As explained last week over at Inside Hook, Japanese scientists recently published their latest findings in the research journal, Science Advances, on the impressive/horrifying resiliency of sperm cells. The article, “Evaluating the long-term effect of space radiation on the reproductive normality of mammalian sperm preserved on the International Space Station,” details… well, exactly what the title implies, we suppose. To accomplish this feat of human-mouse ingenuity, researchers freeze-dried rodent semen, then launched the stuff up to the ISS aboard a rocket where it then remained, hovering above the Earth, for six damn years.

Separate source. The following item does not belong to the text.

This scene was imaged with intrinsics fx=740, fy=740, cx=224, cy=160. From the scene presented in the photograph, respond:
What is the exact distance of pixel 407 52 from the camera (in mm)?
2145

Scientists assumed outer space’s utter inhospitableness and/or the ravaging effects of solar radiation would have at least some effect on the microscopic mice-to-be… but no dice. Not only did the unfrozen mouse sperm maintain its “reproductive viability” upon its return to terra firma, but it then helped produce a number of “genetically normal” baby mice, according to one of the study’s authors.
What’s more, scientists estimate that other varieties of freeze-dried mammalian semen (read: ours) could maintain an outer space shelf life of around 200 years or so, which apart from providing an apt metaphor regarding just how goddamn stubborn men are, provides humanity with some optimistic news regarding our chances for colonizing other planets once the aforementioned men finish ruining the one we’re currently on right now.